Source text =>
·····
So much of the value proposition for the Yankees hearkens to an aesthetic no longer backed up by the actual product. Yes, they invest the second-most money of any club into the payroll, but how many of those investments have been fruitful? Just to name a few, Josh Donaldson, Frankie Montas, and Luis Severino have been disasters — even if the last deal made sense at the time — and there’s a general air of impotence on the player development side.
Moritz, our protagonist in Drifter, puts his body on display in many of the same ways that the Yankees self-worship their own aesthetics. He may not have the legacy the baseball team does, but the attitude is the same. This is How You Are Supposed to Look, and maintaining that image is what matters. The times that he actually uses his body for what it’s supposed to be used for — intimate moments with other Adonis folks lacking personality, or hours in Berlin’s warehouses — he ranges from impotent, awkward, uninteresting or in need of various substances to proceed.
·····
Entries supplied =>
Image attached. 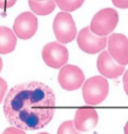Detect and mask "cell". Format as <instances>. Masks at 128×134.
<instances>
[{"label": "cell", "mask_w": 128, "mask_h": 134, "mask_svg": "<svg viewBox=\"0 0 128 134\" xmlns=\"http://www.w3.org/2000/svg\"><path fill=\"white\" fill-rule=\"evenodd\" d=\"M5 116L10 124L23 130L47 126L55 111V96L47 85L37 81L13 87L5 99Z\"/></svg>", "instance_id": "obj_1"}, {"label": "cell", "mask_w": 128, "mask_h": 134, "mask_svg": "<svg viewBox=\"0 0 128 134\" xmlns=\"http://www.w3.org/2000/svg\"><path fill=\"white\" fill-rule=\"evenodd\" d=\"M109 93V82L103 76H95L85 81L82 87V96L85 102L89 105L102 103Z\"/></svg>", "instance_id": "obj_2"}, {"label": "cell", "mask_w": 128, "mask_h": 134, "mask_svg": "<svg viewBox=\"0 0 128 134\" xmlns=\"http://www.w3.org/2000/svg\"><path fill=\"white\" fill-rule=\"evenodd\" d=\"M118 22V14L110 8L98 11L92 18L90 29L97 36L105 37L115 29Z\"/></svg>", "instance_id": "obj_3"}, {"label": "cell", "mask_w": 128, "mask_h": 134, "mask_svg": "<svg viewBox=\"0 0 128 134\" xmlns=\"http://www.w3.org/2000/svg\"><path fill=\"white\" fill-rule=\"evenodd\" d=\"M53 29L56 39L62 43H68L74 40L76 27L72 16L67 12H59L53 23Z\"/></svg>", "instance_id": "obj_4"}, {"label": "cell", "mask_w": 128, "mask_h": 134, "mask_svg": "<svg viewBox=\"0 0 128 134\" xmlns=\"http://www.w3.org/2000/svg\"><path fill=\"white\" fill-rule=\"evenodd\" d=\"M42 58L49 68L59 69L68 62L69 53L64 45L58 42H51L43 48Z\"/></svg>", "instance_id": "obj_5"}, {"label": "cell", "mask_w": 128, "mask_h": 134, "mask_svg": "<svg viewBox=\"0 0 128 134\" xmlns=\"http://www.w3.org/2000/svg\"><path fill=\"white\" fill-rule=\"evenodd\" d=\"M58 80L63 89L74 91L82 86L85 80V76L82 70L77 66L67 64L59 71Z\"/></svg>", "instance_id": "obj_6"}, {"label": "cell", "mask_w": 128, "mask_h": 134, "mask_svg": "<svg viewBox=\"0 0 128 134\" xmlns=\"http://www.w3.org/2000/svg\"><path fill=\"white\" fill-rule=\"evenodd\" d=\"M37 26L38 22L36 16L29 11H26L16 16L13 29L20 39L28 40L35 35Z\"/></svg>", "instance_id": "obj_7"}, {"label": "cell", "mask_w": 128, "mask_h": 134, "mask_svg": "<svg viewBox=\"0 0 128 134\" xmlns=\"http://www.w3.org/2000/svg\"><path fill=\"white\" fill-rule=\"evenodd\" d=\"M107 38L99 37L91 32L89 27L82 29L78 34L77 43L83 52L88 54L99 53L106 47Z\"/></svg>", "instance_id": "obj_8"}, {"label": "cell", "mask_w": 128, "mask_h": 134, "mask_svg": "<svg viewBox=\"0 0 128 134\" xmlns=\"http://www.w3.org/2000/svg\"><path fill=\"white\" fill-rule=\"evenodd\" d=\"M108 51L118 64H128V38L122 34H112L108 39Z\"/></svg>", "instance_id": "obj_9"}, {"label": "cell", "mask_w": 128, "mask_h": 134, "mask_svg": "<svg viewBox=\"0 0 128 134\" xmlns=\"http://www.w3.org/2000/svg\"><path fill=\"white\" fill-rule=\"evenodd\" d=\"M97 66L102 75L109 79H115L122 75L124 70V66L117 64L108 51H103L99 55Z\"/></svg>", "instance_id": "obj_10"}, {"label": "cell", "mask_w": 128, "mask_h": 134, "mask_svg": "<svg viewBox=\"0 0 128 134\" xmlns=\"http://www.w3.org/2000/svg\"><path fill=\"white\" fill-rule=\"evenodd\" d=\"M98 122V114L92 107H81L77 109L75 114V128L79 131L86 132L96 127Z\"/></svg>", "instance_id": "obj_11"}, {"label": "cell", "mask_w": 128, "mask_h": 134, "mask_svg": "<svg viewBox=\"0 0 128 134\" xmlns=\"http://www.w3.org/2000/svg\"><path fill=\"white\" fill-rule=\"evenodd\" d=\"M16 45V37L8 27L0 26V54L10 53Z\"/></svg>", "instance_id": "obj_12"}, {"label": "cell", "mask_w": 128, "mask_h": 134, "mask_svg": "<svg viewBox=\"0 0 128 134\" xmlns=\"http://www.w3.org/2000/svg\"><path fill=\"white\" fill-rule=\"evenodd\" d=\"M29 5L35 14L40 16H46L51 14L55 10V0L35 1L29 0Z\"/></svg>", "instance_id": "obj_13"}, {"label": "cell", "mask_w": 128, "mask_h": 134, "mask_svg": "<svg viewBox=\"0 0 128 134\" xmlns=\"http://www.w3.org/2000/svg\"><path fill=\"white\" fill-rule=\"evenodd\" d=\"M85 0H55L56 5L62 11L71 12L80 8Z\"/></svg>", "instance_id": "obj_14"}, {"label": "cell", "mask_w": 128, "mask_h": 134, "mask_svg": "<svg viewBox=\"0 0 128 134\" xmlns=\"http://www.w3.org/2000/svg\"><path fill=\"white\" fill-rule=\"evenodd\" d=\"M57 134H81L75 128L74 121H66L59 126Z\"/></svg>", "instance_id": "obj_15"}, {"label": "cell", "mask_w": 128, "mask_h": 134, "mask_svg": "<svg viewBox=\"0 0 128 134\" xmlns=\"http://www.w3.org/2000/svg\"><path fill=\"white\" fill-rule=\"evenodd\" d=\"M7 88H8V84L6 81L0 77V103L2 102L4 99V96L5 94Z\"/></svg>", "instance_id": "obj_16"}, {"label": "cell", "mask_w": 128, "mask_h": 134, "mask_svg": "<svg viewBox=\"0 0 128 134\" xmlns=\"http://www.w3.org/2000/svg\"><path fill=\"white\" fill-rule=\"evenodd\" d=\"M16 0H0V8L6 9L11 8L16 3Z\"/></svg>", "instance_id": "obj_17"}, {"label": "cell", "mask_w": 128, "mask_h": 134, "mask_svg": "<svg viewBox=\"0 0 128 134\" xmlns=\"http://www.w3.org/2000/svg\"><path fill=\"white\" fill-rule=\"evenodd\" d=\"M113 5L122 9L128 8V0H112Z\"/></svg>", "instance_id": "obj_18"}, {"label": "cell", "mask_w": 128, "mask_h": 134, "mask_svg": "<svg viewBox=\"0 0 128 134\" xmlns=\"http://www.w3.org/2000/svg\"><path fill=\"white\" fill-rule=\"evenodd\" d=\"M4 133L10 134H26L24 132V130H23L21 129L14 127H11L5 129Z\"/></svg>", "instance_id": "obj_19"}, {"label": "cell", "mask_w": 128, "mask_h": 134, "mask_svg": "<svg viewBox=\"0 0 128 134\" xmlns=\"http://www.w3.org/2000/svg\"><path fill=\"white\" fill-rule=\"evenodd\" d=\"M123 84H124V91L128 96V70L126 71V73L123 76Z\"/></svg>", "instance_id": "obj_20"}, {"label": "cell", "mask_w": 128, "mask_h": 134, "mask_svg": "<svg viewBox=\"0 0 128 134\" xmlns=\"http://www.w3.org/2000/svg\"><path fill=\"white\" fill-rule=\"evenodd\" d=\"M124 134H128V121L124 127Z\"/></svg>", "instance_id": "obj_21"}, {"label": "cell", "mask_w": 128, "mask_h": 134, "mask_svg": "<svg viewBox=\"0 0 128 134\" xmlns=\"http://www.w3.org/2000/svg\"><path fill=\"white\" fill-rule=\"evenodd\" d=\"M2 66H3V64H2V60L0 58V72H1V70L2 69Z\"/></svg>", "instance_id": "obj_22"}, {"label": "cell", "mask_w": 128, "mask_h": 134, "mask_svg": "<svg viewBox=\"0 0 128 134\" xmlns=\"http://www.w3.org/2000/svg\"><path fill=\"white\" fill-rule=\"evenodd\" d=\"M37 134H49L48 133H45V132H43V133H39Z\"/></svg>", "instance_id": "obj_23"}, {"label": "cell", "mask_w": 128, "mask_h": 134, "mask_svg": "<svg viewBox=\"0 0 128 134\" xmlns=\"http://www.w3.org/2000/svg\"><path fill=\"white\" fill-rule=\"evenodd\" d=\"M35 1H46V0H35Z\"/></svg>", "instance_id": "obj_24"}, {"label": "cell", "mask_w": 128, "mask_h": 134, "mask_svg": "<svg viewBox=\"0 0 128 134\" xmlns=\"http://www.w3.org/2000/svg\"><path fill=\"white\" fill-rule=\"evenodd\" d=\"M2 134H10V133H2Z\"/></svg>", "instance_id": "obj_25"}]
</instances>
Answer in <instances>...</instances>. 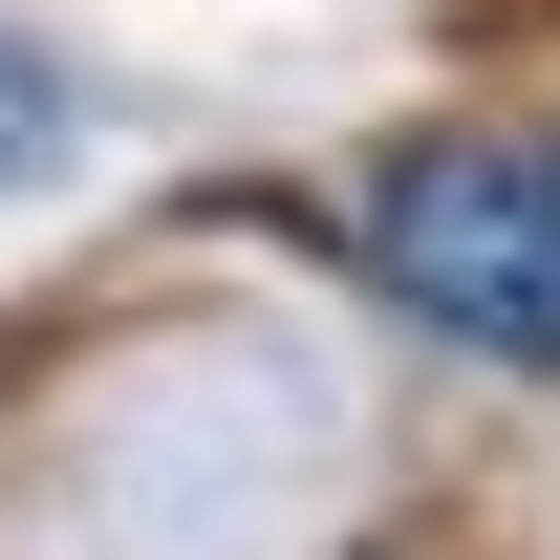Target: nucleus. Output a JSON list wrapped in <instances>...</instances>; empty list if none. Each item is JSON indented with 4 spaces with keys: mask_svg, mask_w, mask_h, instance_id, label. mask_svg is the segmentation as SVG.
Returning a JSON list of instances; mask_svg holds the SVG:
<instances>
[{
    "mask_svg": "<svg viewBox=\"0 0 560 560\" xmlns=\"http://www.w3.org/2000/svg\"><path fill=\"white\" fill-rule=\"evenodd\" d=\"M346 237H366V280L410 302L431 346H475V366H560V173H539V151H495V130H410V151H366Z\"/></svg>",
    "mask_w": 560,
    "mask_h": 560,
    "instance_id": "nucleus-1",
    "label": "nucleus"
},
{
    "mask_svg": "<svg viewBox=\"0 0 560 560\" xmlns=\"http://www.w3.org/2000/svg\"><path fill=\"white\" fill-rule=\"evenodd\" d=\"M44 151H66V66H44V44H22V22H0V195H22V173H44Z\"/></svg>",
    "mask_w": 560,
    "mask_h": 560,
    "instance_id": "nucleus-2",
    "label": "nucleus"
},
{
    "mask_svg": "<svg viewBox=\"0 0 560 560\" xmlns=\"http://www.w3.org/2000/svg\"><path fill=\"white\" fill-rule=\"evenodd\" d=\"M539 173H560V151H539Z\"/></svg>",
    "mask_w": 560,
    "mask_h": 560,
    "instance_id": "nucleus-3",
    "label": "nucleus"
}]
</instances>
·····
Exercise tasks =>
1. In the passage on the Yankees and Drifter, which three players are called disasters?
2. Transcribe the stretch of the passage on the Yankees and Drifter from "Moritz, our protagonist" through "substances to proceed.".
3. Pick up the passage on the Yankees and Drifter after its final sentence and keep writing.

Responses for each task =>
1. Josh Donaldson, Frankie Montas, and Luis Severino.

2.
Moritz, our protagonist in Drifter, puts his body on display in many of the same ways that the Yankees self-worship their own aesthetics. He may not have the legacy the baseball team does, but the attitude is the same. This is How You Are Supposed to Look, and maintaining that image is what matters. The times that he actually uses his body for what it’s supposed to be used for — intimate moments with other Adonis folks lacking personality, or hours in Berlin’s warehouses — he ranges from impotent, awkward, uninteresting or in need of various substances to proceed.

3.
As we wind down a season that’s been as disappointing as any in my lifetime, I’m worried the Yankees have become the twunk in a K-hole at the end of the night, Kumail Nanjiani reciting canned Marvel scripts and insisting that his sudden 12-pack is due to a good diet. There’s a façade of what a baseball team should look like, and there’s a premium charged based on that, but it’s all surface level. There’s so little that’s exciting or fun about the entire experience — the team is aging and slow, the farm system is mediocre, and the chief administrators of the whole organization seem disinterested in course corrections.
By the end of Drifter, your favorite character is likely to be Stefan, the piano player who Moritz rejects because, despite a flirtatious chemistry, Stefan’s just too damn short. Everything we see about Stefan throughout the film makes him out to be more fun, more desirable, and more well-rounded than our hunkish lead character, but in Mortiz’s own eyes, not being six feet makes you just not good enough to match aesthetics.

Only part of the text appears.